[BEGIN EXTRACT]
Ghundi () is a 2013 Pakistani television comedy drama series directed by Kashif Nisar, written by Faiza Iftikhar and produced by Humayun Saeed and Shehzad Nadeeb under banner Six Sigma Plus. It starred Uroosa Siddiqui, Uzma Hassan, Haseeb Muhammad Bin Qasim, Sohail Sameer, Agha Ali and Rahma Ali in leading roles.

Plot 
The plot focuses on a typical Pehalwan family of Lahore which comprises three brothers who care and love her young sister so much that she becomes rotten and spoilt. The family consider her as a good luck signature and tries to fulfill her every single desire and wants to marry her.
[END EXTRACT]
[BEGIN DATA TO PROCESS]
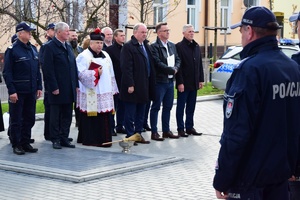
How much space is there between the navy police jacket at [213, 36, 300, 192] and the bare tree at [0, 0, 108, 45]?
1335 cm

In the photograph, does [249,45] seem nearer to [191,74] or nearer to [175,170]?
[175,170]

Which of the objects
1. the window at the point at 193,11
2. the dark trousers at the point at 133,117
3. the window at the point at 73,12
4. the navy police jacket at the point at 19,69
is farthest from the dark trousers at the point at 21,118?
the window at the point at 193,11

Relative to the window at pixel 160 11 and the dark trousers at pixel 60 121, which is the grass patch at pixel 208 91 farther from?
the window at pixel 160 11

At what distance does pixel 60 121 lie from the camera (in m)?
11.4

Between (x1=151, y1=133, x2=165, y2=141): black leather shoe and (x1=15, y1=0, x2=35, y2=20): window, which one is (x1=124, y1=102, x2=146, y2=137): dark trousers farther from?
(x1=15, y1=0, x2=35, y2=20): window

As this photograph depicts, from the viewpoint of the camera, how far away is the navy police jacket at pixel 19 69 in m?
10.6

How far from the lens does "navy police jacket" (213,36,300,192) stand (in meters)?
4.46

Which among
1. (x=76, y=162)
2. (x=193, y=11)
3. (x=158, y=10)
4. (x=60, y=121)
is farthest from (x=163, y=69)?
[END DATA TO PROCESS]
● SET PROBLEM A:
Answer these questions using the text about Ghundi:
(i) Who directed the series?
(ii) Under which banner was it produced?
(iii) In which city does the family in the plot live?
● SET PROBLEM B:
Report each line of the listing that contains the word "camera".

● WRITTEN ANSWER A:
(i) Kashif Nisar
(ii) Six Sigma Plus
(iii) Lahore

● WRITTEN ANSWER B:
At what distance does pixel 60 121 lie from the camera (in m)?
As this photograph depicts, from the viewpoint of the camera, how far away is the navy police jacket at pixel 19 69 in m?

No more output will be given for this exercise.